Kompilasi Hukum Islam sebagai hukum positif dalam pelaksanaan pembagian harta peninggalan di Indonesia, telah memberikan pengaturan-pengaturan mengenai tata cara pembagian harta peninggalan dan Islam menganjurkan agar orang tua yang hidup terlama dalam memberikan pembagian harta peninggalan kepada anak-anaknya untuk berlaku adil karena harta peninggalan tersebut memanglah menjadi hak anak-anak mereka ketika orang tuanya sudah meninggal dunia.

Orang tua yang hidup terlama dapat memberikan harta peninggalan kepada anak perempuan dan anak laki-lakinya secara rata, yaitu dengan cara pengibahan.

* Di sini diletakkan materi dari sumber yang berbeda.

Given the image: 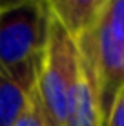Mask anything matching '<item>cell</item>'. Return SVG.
Returning a JSON list of instances; mask_svg holds the SVG:
<instances>
[{
  "label": "cell",
  "mask_w": 124,
  "mask_h": 126,
  "mask_svg": "<svg viewBox=\"0 0 124 126\" xmlns=\"http://www.w3.org/2000/svg\"><path fill=\"white\" fill-rule=\"evenodd\" d=\"M53 13L46 0L0 11V73L35 90L49 42Z\"/></svg>",
  "instance_id": "obj_1"
},
{
  "label": "cell",
  "mask_w": 124,
  "mask_h": 126,
  "mask_svg": "<svg viewBox=\"0 0 124 126\" xmlns=\"http://www.w3.org/2000/svg\"><path fill=\"white\" fill-rule=\"evenodd\" d=\"M79 79V46L77 38L53 16L49 42L40 77L37 80V95L44 108L49 126H66L68 110Z\"/></svg>",
  "instance_id": "obj_2"
},
{
  "label": "cell",
  "mask_w": 124,
  "mask_h": 126,
  "mask_svg": "<svg viewBox=\"0 0 124 126\" xmlns=\"http://www.w3.org/2000/svg\"><path fill=\"white\" fill-rule=\"evenodd\" d=\"M77 46H79V79L69 102L66 126H102L93 28L77 37Z\"/></svg>",
  "instance_id": "obj_3"
},
{
  "label": "cell",
  "mask_w": 124,
  "mask_h": 126,
  "mask_svg": "<svg viewBox=\"0 0 124 126\" xmlns=\"http://www.w3.org/2000/svg\"><path fill=\"white\" fill-rule=\"evenodd\" d=\"M53 16L77 38L93 28L106 0H46Z\"/></svg>",
  "instance_id": "obj_4"
},
{
  "label": "cell",
  "mask_w": 124,
  "mask_h": 126,
  "mask_svg": "<svg viewBox=\"0 0 124 126\" xmlns=\"http://www.w3.org/2000/svg\"><path fill=\"white\" fill-rule=\"evenodd\" d=\"M33 90L0 73V126H15L26 111Z\"/></svg>",
  "instance_id": "obj_5"
},
{
  "label": "cell",
  "mask_w": 124,
  "mask_h": 126,
  "mask_svg": "<svg viewBox=\"0 0 124 126\" xmlns=\"http://www.w3.org/2000/svg\"><path fill=\"white\" fill-rule=\"evenodd\" d=\"M15 126H49V121L44 113V108L40 104L37 90L31 92V99H29L28 108H26V111L22 113V117L18 119V123Z\"/></svg>",
  "instance_id": "obj_6"
},
{
  "label": "cell",
  "mask_w": 124,
  "mask_h": 126,
  "mask_svg": "<svg viewBox=\"0 0 124 126\" xmlns=\"http://www.w3.org/2000/svg\"><path fill=\"white\" fill-rule=\"evenodd\" d=\"M106 126H124V90L119 93V97L115 99Z\"/></svg>",
  "instance_id": "obj_7"
},
{
  "label": "cell",
  "mask_w": 124,
  "mask_h": 126,
  "mask_svg": "<svg viewBox=\"0 0 124 126\" xmlns=\"http://www.w3.org/2000/svg\"><path fill=\"white\" fill-rule=\"evenodd\" d=\"M29 2V0H0V11H6V9H11V7H16V6H22V4Z\"/></svg>",
  "instance_id": "obj_8"
}]
</instances>
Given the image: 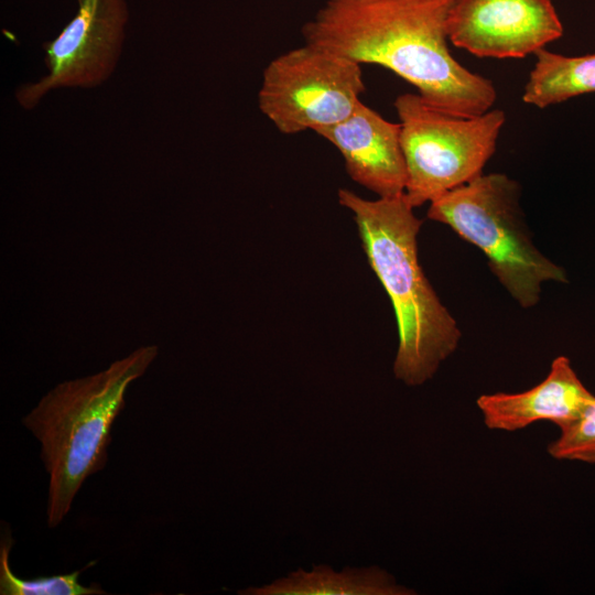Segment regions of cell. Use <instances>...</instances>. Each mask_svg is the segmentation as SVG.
Returning <instances> with one entry per match:
<instances>
[{"mask_svg": "<svg viewBox=\"0 0 595 595\" xmlns=\"http://www.w3.org/2000/svg\"><path fill=\"white\" fill-rule=\"evenodd\" d=\"M453 0H327L302 28L305 43L358 64L381 65L430 106L458 117L487 112L497 91L451 54Z\"/></svg>", "mask_w": 595, "mask_h": 595, "instance_id": "cell-1", "label": "cell"}, {"mask_svg": "<svg viewBox=\"0 0 595 595\" xmlns=\"http://www.w3.org/2000/svg\"><path fill=\"white\" fill-rule=\"evenodd\" d=\"M338 201L353 213L369 266L394 310L399 343L393 375L407 386H421L457 349L462 337L419 263L422 220L404 194L369 201L340 188Z\"/></svg>", "mask_w": 595, "mask_h": 595, "instance_id": "cell-2", "label": "cell"}, {"mask_svg": "<svg viewBox=\"0 0 595 595\" xmlns=\"http://www.w3.org/2000/svg\"><path fill=\"white\" fill-rule=\"evenodd\" d=\"M156 356V346H143L102 371L64 381L22 419L40 443V456L48 475L50 529L68 515L85 480L105 467L111 429L125 409L126 391Z\"/></svg>", "mask_w": 595, "mask_h": 595, "instance_id": "cell-3", "label": "cell"}, {"mask_svg": "<svg viewBox=\"0 0 595 595\" xmlns=\"http://www.w3.org/2000/svg\"><path fill=\"white\" fill-rule=\"evenodd\" d=\"M520 184L482 173L430 203L428 218L479 248L490 271L523 309L536 306L545 282H567L565 270L534 245L520 206Z\"/></svg>", "mask_w": 595, "mask_h": 595, "instance_id": "cell-4", "label": "cell"}, {"mask_svg": "<svg viewBox=\"0 0 595 595\" xmlns=\"http://www.w3.org/2000/svg\"><path fill=\"white\" fill-rule=\"evenodd\" d=\"M393 105L407 167L404 195L414 208L480 175L506 121L501 109L453 116L419 94L399 95Z\"/></svg>", "mask_w": 595, "mask_h": 595, "instance_id": "cell-5", "label": "cell"}, {"mask_svg": "<svg viewBox=\"0 0 595 595\" xmlns=\"http://www.w3.org/2000/svg\"><path fill=\"white\" fill-rule=\"evenodd\" d=\"M364 90L360 64L305 43L268 64L258 105L280 132L294 134L344 120Z\"/></svg>", "mask_w": 595, "mask_h": 595, "instance_id": "cell-6", "label": "cell"}, {"mask_svg": "<svg viewBox=\"0 0 595 595\" xmlns=\"http://www.w3.org/2000/svg\"><path fill=\"white\" fill-rule=\"evenodd\" d=\"M75 1V15L43 44L46 74L14 90L23 110H33L56 89L101 86L118 66L130 17L127 0Z\"/></svg>", "mask_w": 595, "mask_h": 595, "instance_id": "cell-7", "label": "cell"}, {"mask_svg": "<svg viewBox=\"0 0 595 595\" xmlns=\"http://www.w3.org/2000/svg\"><path fill=\"white\" fill-rule=\"evenodd\" d=\"M450 42L478 57L522 58L563 34L551 0H453Z\"/></svg>", "mask_w": 595, "mask_h": 595, "instance_id": "cell-8", "label": "cell"}, {"mask_svg": "<svg viewBox=\"0 0 595 595\" xmlns=\"http://www.w3.org/2000/svg\"><path fill=\"white\" fill-rule=\"evenodd\" d=\"M342 153L348 175L379 197L404 194L407 167L401 126L361 101L344 120L315 130Z\"/></svg>", "mask_w": 595, "mask_h": 595, "instance_id": "cell-9", "label": "cell"}, {"mask_svg": "<svg viewBox=\"0 0 595 595\" xmlns=\"http://www.w3.org/2000/svg\"><path fill=\"white\" fill-rule=\"evenodd\" d=\"M594 398L570 358L562 355L553 359L548 376L534 387L517 393H485L476 404L487 429L516 432L539 421L561 429L577 420Z\"/></svg>", "mask_w": 595, "mask_h": 595, "instance_id": "cell-10", "label": "cell"}, {"mask_svg": "<svg viewBox=\"0 0 595 595\" xmlns=\"http://www.w3.org/2000/svg\"><path fill=\"white\" fill-rule=\"evenodd\" d=\"M240 595H414L394 576L377 565L346 566L340 572L327 564H313L311 571L298 569L262 586L237 592Z\"/></svg>", "mask_w": 595, "mask_h": 595, "instance_id": "cell-11", "label": "cell"}, {"mask_svg": "<svg viewBox=\"0 0 595 595\" xmlns=\"http://www.w3.org/2000/svg\"><path fill=\"white\" fill-rule=\"evenodd\" d=\"M522 100L539 108L595 93V54L564 56L540 48Z\"/></svg>", "mask_w": 595, "mask_h": 595, "instance_id": "cell-12", "label": "cell"}, {"mask_svg": "<svg viewBox=\"0 0 595 595\" xmlns=\"http://www.w3.org/2000/svg\"><path fill=\"white\" fill-rule=\"evenodd\" d=\"M13 544L11 536L2 537L0 545V594L1 595H100L107 594L100 586L93 584L84 586L79 575L87 567L95 565L89 562L85 567L67 574L21 578L17 576L9 563Z\"/></svg>", "mask_w": 595, "mask_h": 595, "instance_id": "cell-13", "label": "cell"}, {"mask_svg": "<svg viewBox=\"0 0 595 595\" xmlns=\"http://www.w3.org/2000/svg\"><path fill=\"white\" fill-rule=\"evenodd\" d=\"M559 430L547 447L552 458L595 464V398L577 420Z\"/></svg>", "mask_w": 595, "mask_h": 595, "instance_id": "cell-14", "label": "cell"}]
</instances>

Hibah dilaksanakan dan diberikan terlebih dahulu kepada anak perempuannya, kemudian barulah dilaksanakanlah pembagian harta peninggalan tersebut dan sedikit banyaknya maka akan samalah harta yang akan diterima oleh anak-anaknya tersebut.

Suami atau isteri (orang tua) yang hidup terlama pada umumnya melakukan hibah atas harta peninggalan, dikarenakan adanya keinginan untuk membagi harta peninggalan secara adil kepada anak-anaknya, agar tidak terjadi konflik yang berkepanjangan dikemudian hari. Pada awalnya para anak-anaknya (ahli waris) menerima pembagian yang dilakukan oleh orang tua yang hidup terlama, karena adanya rasa patuh dan hormat kepada orang tua yang hidup terlama. Apabila semua ahli waris menerima pembagian waris dengan hibah tidak masalah, namun pada kenyataannya konflik terjadi setelah orang tua yang hidup terlama meninggal, dikarenakan adanya rasa ketidakpuasan dalam pembagian warisan, sehingga saling menuntutlah para ahli waris tersebut.130

Lebih lanjut orang tua yang hidup terlama yang akan mengibahkan harta peninggalan, sebaiknya dilakukan dengan membagikan terlebih dahulu apa yang menjadi hak para ahli waris yaitu ½ (setengah) bagian dari harta bersama untuk orang tua yang hidup terlama dan ½ (setengah) bagian lainnya untuk orang tua yang hidup terlama dan anak-anaknya. Setelah dilakukan pembagian, kalaupun ada keinginan untuk tetap mengibahkan harta peninggalan adalah bagian orang tua yang hidup terlama saja.131

130

Wawancara dengan Abdul Halim Ibrahim, selaku Hakim Pengadilan Agama Medan, tanggal 21 Januari 2013 di Medan.

131Wawancara dengan Abdul Halim Ibrahim, selaku Hakim Pengadilan Agama Medan, tanggal 21 Januari 2013 di Medan.